(WSVN) - One of the least predictable districts in our swing state and one of the races garnering the national spotlight is pitting a first-term congresswoman with the outgoing mayor of Miami-Dade County.

The fight to represent Florida Congressional District 26 includes the incumbent Debbie Mucarsell-Powell — who was elected into office for the first time in 2018. She was the first South American to be elected to Congress.

“I don’t come from politics,” Mucarsell-Powell said. “I have spent 20 years of my career here in Florida’s 26th District, most of the time at FIU. I started at the College of Health, and then I became the associate dean here at the College of Medicine working in education and healthcare.”

The Republican candidate is term-limited Miami-Dade County Mayor Carlos Gimenez.

He has never lost an election in his long political career, and his win would restore a Cuban-American to the seat.

“I’m a 45-year public servant,” Gimenez said. “I’m a firefighter, a fire chief, city manager, county commissioner and now, for the last nine and a half years, I’ve been the mayor of this great town.”

They have one major element of their biographies in common. Mucarsell-Powell emigrated to the U.S. at the age of 14 from Ecuador, and Gimenez was about 6 years old when his family came from Cuba.

As for the issues, the coronavirus pandemic impacted nearly everything, including the economy.

Gimenez said the unemployment rate was at 12% when he took office, and that it dropped to 1% before the pandemic hit.
··········
▶ **USING THE INFORMATION**
**1.** In the article on the Florida Congressional District 26 race, from what country did Mucarsell-Powell emigrate to the U.S., and at what age?
**2.** Repeat the article on the District 26 race word for word, everything from "He has never" down to "including the economy.".
**3.** Pick up the article on the Florida District 26 congressional race and continue it from its last sentence.
··········
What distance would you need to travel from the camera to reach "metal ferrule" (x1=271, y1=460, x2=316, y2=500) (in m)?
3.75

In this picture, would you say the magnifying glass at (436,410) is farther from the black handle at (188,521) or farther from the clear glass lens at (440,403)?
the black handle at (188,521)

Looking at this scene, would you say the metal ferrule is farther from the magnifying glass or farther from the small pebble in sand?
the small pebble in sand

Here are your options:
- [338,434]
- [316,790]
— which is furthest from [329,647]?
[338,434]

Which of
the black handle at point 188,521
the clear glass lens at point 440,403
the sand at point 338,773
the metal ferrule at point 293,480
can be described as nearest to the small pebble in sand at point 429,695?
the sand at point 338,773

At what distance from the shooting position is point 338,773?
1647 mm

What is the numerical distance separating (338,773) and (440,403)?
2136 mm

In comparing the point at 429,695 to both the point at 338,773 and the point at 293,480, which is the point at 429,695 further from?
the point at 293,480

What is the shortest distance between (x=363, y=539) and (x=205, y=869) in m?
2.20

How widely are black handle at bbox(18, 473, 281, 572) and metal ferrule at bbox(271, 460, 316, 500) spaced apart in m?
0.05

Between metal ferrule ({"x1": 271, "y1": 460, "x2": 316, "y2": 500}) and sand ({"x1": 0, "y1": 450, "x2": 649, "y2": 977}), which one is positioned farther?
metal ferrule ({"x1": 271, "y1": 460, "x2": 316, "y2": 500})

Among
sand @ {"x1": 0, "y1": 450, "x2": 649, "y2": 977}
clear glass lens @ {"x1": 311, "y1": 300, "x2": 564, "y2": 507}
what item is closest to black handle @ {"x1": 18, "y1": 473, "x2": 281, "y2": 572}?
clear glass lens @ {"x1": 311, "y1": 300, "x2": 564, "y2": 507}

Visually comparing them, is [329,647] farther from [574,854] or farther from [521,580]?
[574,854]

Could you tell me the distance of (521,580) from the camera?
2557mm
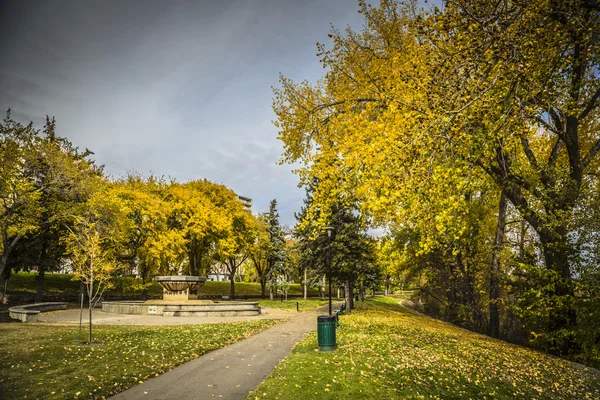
··········
▶ **ANSWER LIST**
**1.** Ecuador, at the age of 14.

**2.**
He has never lost an election in his long political career, and his win would restore a Cuban-American to the seat.

“I’m a 45-year public servant,” Gimenez said. “I’m a firefighter, a fire chief, city manager, county commissioner and now, for the last nine and a half years, I’ve been the mayor of this great town.”

They have one major element of their biographies in common. Mucarsell-Powell emigrated to the U.S. at the age of 14 from Ecuador, and Gimenez was about 6 years old when his family came from Cuba.

As for the issues, the coronavirus pandemic impacted nearly everything, including the economy.

**3.**
“We need to get people back to work,” he said. “Once you get people back to work, once you have a good-paying job, a lot of things get fixed. If you have a good-paying job, a lot of times you get healthcare also paid for you or you get a reduced cost of healthcare because it’s part of your employer plan, right?”

But with many Floridians losing their jobs and along with it, employer-provided healthcare, Mucarsell-Powell said keeping the Affordable Care Act, especially in the middle of a pandemic, is critical.

“I have been fighting to protect and improve the ACA, reduce premiums for families — they’re paying too much in premiums, reduce the price of prescription drug prices,” she said. “My opponent, on the other hand, is supporting Donald Trump’s fight to repeal the Affordable Care Act.”

The environment is also looming larger this cycle.

“We saw the largest fish kill along Biscayne Bay just a few weeks ago, and he had been warned that if he didn’t take action, this would happen, and he apparently didn’t take the warning seriously,” Mucarsell-Powell said.

“The environment is very crucial here in South Florida,” Gimenez said. “We’re the tip of the spear for climate change and sea level rise, and I’ve had a stellar environmental record here as the mayor.”

Both candidates said the other has failed: On the job in Congress and the job of managing COVID.

“I have passed as many laws here in Congress as she has,” Gimenez said. “She hasn’t passed any laws whatsoever in the two years that she’s been there. Nothing that she has been the sponsor of has been signed into law.”

“In that window of time we asked people to make that sacrifice — to shut down their business, to stay home — that was the moment he had to be a leader and put that infrastructure in place to contain the virus, and he did not do that,” Mucarsell said.